/ @revistapurgante
Desde el primer encuentro, aquella ciudad se siente llena de vida. El sol en el Medio Oriente da un aspecto sepioso a la atmósfera. Los bazares me recuerdan a un jueves de tianguis en mi antigua colonia, con bullicio por doquier, y un griterío de gangas por aquí y allá, pero en árabe esta vez.
Estamos en el taxi, atrapados en el tráfico en un segundo piso vial. El asiento del conductor está cubierto con la playera del Liverpool de Mohammed Salah, la leyenda del fútbol egipcia. Lástima la barrera del idioma que imposibilita la charla con el taxista, pensé. El calor es bochornoso pero el entorno caóticamente fascinante; nuevo para mí, aunque de alguna forma bastante conocido. El ruido es el propio del de una gran metrópoli. Se escucha de fondo el Adhan (llamado al rezo musulmán), cláxones, música, gente, voces, vida.
Desde aquel segundo piso se pueden observar las pirámides de Giza, a lo lejos. Nos estamos acercando. Vaya vista. Estoy parada enfrente de ellas y me cuesta asimilar que a mis espaldas se encuentra esa gran ciudad llena de caos y de frente, el símbolo más emblemático de las dinastías del Antiguo Egipto.
Vendedores ambulantes te ofrecen un paseo en caballo o camello, recuerdos, fotos, comida, de todo. De pronto, la idea de subirme a un camello a pasear por la gran Necrópolis me sonó bastante atractiva. Pasamos el día con fotos aquí y allá, y charlando amenamente con nuestro guía Alí, quien tiene los ojos azules turquesa más hermosos que vi. Su madre era inglesa, pero nunca la conoció. De ahí los genes.
Cerca del cierre del sitio arqueológico, Alí nos ofrece ir a un lugar especial para disfrutar una vista panorámica del atardecer. Decidimos apresurados, en realidad yo quería ver la Esfinge una vez más y ahondar en el paradero de la nariz destruida de la estatua, pero para cuando me di cuenta, los camellos ya iban andando a todo galope en dirección opuesta. Así es como veo que nos vamos alejando de las pirámides y estamos fuera del recinto.
Alí se sube de golpe a mi camello para acelerar el paso. A las afueras del recinto, nos encontramos con una versión mucho más cruda de Giza, supongo que más cercana a la realidad. Pareció un desfile eterno por aquellas calles, y voy sintiendo la mirada profunda de los hombres y también de un par de mujeres que van cubiertas en burkas. Ellas me miran con desprecio e incluso me avientan un par de conjuros. Después de todo, soy una mujer con la cabeza y hombros completamente descubiertos que va sosteniéndose del torso de otro hombre que no es su esposo. Alí quería mostrarnos una bonita postal de Giza y más bien nos mostró un poco de cómo se vive -realmente- la vida en su mundo. De sus carencias y sus creencias. Un tanto alejado de lo que percibe el ojo turístico.

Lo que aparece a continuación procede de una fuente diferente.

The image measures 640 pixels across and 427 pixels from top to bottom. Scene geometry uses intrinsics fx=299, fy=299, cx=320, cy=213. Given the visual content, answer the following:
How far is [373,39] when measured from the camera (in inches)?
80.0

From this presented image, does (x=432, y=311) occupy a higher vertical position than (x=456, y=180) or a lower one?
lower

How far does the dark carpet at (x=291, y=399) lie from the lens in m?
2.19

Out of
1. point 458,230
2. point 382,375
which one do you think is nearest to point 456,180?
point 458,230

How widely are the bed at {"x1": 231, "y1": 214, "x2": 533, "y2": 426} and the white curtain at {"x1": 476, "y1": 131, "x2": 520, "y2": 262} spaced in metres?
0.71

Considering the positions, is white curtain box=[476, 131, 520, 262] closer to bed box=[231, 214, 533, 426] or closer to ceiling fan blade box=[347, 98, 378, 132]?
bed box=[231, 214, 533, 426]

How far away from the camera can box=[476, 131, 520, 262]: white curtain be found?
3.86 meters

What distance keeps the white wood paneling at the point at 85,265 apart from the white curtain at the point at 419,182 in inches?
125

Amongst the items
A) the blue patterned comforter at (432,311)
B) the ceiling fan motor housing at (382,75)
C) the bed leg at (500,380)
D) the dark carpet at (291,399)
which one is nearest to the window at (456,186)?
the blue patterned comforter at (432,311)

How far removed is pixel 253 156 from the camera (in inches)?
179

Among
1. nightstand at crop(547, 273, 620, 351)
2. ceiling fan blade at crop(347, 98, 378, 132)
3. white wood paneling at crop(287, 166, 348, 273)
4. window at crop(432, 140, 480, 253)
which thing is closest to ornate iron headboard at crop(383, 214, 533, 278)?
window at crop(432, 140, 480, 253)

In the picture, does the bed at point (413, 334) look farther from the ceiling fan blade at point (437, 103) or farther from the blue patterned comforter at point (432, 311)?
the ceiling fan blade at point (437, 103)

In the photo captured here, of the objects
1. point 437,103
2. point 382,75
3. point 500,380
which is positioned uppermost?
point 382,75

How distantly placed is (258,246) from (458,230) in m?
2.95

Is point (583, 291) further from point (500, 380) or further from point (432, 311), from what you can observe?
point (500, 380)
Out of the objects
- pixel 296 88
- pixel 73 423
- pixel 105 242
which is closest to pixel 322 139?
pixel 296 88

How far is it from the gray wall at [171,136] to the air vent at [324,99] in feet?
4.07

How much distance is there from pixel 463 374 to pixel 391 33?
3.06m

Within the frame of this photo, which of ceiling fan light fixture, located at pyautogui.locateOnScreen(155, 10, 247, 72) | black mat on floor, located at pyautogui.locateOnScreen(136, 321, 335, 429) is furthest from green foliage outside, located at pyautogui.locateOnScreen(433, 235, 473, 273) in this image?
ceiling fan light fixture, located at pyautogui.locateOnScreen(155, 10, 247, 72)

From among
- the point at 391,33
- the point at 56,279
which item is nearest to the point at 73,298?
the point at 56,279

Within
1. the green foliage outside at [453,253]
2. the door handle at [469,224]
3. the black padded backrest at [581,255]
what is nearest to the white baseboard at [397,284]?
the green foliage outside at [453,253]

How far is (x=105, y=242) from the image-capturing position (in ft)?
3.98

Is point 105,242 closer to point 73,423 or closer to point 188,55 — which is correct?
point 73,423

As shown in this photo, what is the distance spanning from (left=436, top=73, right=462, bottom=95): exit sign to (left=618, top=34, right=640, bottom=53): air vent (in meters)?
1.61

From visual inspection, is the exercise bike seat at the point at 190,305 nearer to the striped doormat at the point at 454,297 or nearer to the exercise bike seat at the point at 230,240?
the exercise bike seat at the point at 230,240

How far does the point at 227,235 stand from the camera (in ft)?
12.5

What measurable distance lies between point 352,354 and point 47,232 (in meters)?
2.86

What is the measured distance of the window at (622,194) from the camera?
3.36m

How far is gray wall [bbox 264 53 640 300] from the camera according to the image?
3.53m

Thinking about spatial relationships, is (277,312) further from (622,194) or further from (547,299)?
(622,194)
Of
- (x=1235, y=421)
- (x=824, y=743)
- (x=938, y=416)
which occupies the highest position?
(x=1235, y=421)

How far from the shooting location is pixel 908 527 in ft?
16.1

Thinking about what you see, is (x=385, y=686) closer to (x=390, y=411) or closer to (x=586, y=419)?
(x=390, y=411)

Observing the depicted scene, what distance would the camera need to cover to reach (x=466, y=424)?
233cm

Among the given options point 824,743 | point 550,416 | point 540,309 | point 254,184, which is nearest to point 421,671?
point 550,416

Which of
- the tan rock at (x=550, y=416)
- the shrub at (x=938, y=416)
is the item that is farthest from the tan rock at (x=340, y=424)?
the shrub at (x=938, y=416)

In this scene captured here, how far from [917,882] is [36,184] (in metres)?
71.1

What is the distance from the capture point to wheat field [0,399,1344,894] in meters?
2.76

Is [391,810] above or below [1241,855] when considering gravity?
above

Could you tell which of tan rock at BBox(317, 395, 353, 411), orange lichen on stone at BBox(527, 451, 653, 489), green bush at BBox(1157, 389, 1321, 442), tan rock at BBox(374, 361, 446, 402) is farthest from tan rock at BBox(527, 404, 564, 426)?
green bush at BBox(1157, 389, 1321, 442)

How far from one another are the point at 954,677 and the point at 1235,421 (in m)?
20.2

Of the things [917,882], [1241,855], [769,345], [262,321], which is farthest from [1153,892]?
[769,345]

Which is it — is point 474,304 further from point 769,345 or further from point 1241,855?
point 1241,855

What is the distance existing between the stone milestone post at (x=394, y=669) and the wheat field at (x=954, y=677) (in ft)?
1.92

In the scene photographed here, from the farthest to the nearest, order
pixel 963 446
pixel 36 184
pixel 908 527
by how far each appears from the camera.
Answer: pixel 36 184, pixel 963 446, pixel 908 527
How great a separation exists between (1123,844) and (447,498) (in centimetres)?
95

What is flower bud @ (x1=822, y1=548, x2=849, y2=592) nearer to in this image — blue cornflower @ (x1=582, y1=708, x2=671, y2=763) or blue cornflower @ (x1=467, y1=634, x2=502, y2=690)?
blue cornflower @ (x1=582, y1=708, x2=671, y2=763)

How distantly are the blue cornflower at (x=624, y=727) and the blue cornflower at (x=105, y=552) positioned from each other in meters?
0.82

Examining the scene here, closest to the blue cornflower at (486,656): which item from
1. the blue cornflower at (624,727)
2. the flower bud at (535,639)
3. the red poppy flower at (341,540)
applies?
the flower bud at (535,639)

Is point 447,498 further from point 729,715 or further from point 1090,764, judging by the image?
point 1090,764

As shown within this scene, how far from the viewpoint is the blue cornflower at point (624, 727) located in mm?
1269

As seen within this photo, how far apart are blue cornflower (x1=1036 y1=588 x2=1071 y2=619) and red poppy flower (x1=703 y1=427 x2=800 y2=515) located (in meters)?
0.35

Por la noche me reuní con Chadene, mi amiga egipcia, en un bar ubicado en el Nuevo Cairo, a cincuenta minutos de taxi del centro. Distancias propias de una ciudad donde caben 20 millones de habitantes. Bebimos un par de cócteles, claro que cubriendo el -altísimo- debido impuesto que se tiene que pagar por consumir alcohol en un país musulmán. Las mujeres en aquel bar radiaban cierta libertad en sus movimientos, atuendos y forma de hablar. Las amigas de Chadene son profesionistas, artistas y musulmanas por nacimiento, con un estatuto social por encima de la media, el cual les otorga acceso a la educación y la posibilidad de tener una visión distinta del mundo. En ese panorama, la religión se ha adaptado a sus necesidades y no a la inversa.
Me encontraba en un lugar completamente distinto. Transcurrió el día y la noche. De vuelta en mi cama pensaba que después de todo, el mundo está lleno de contrastes: es misterioso y en él todo es posible.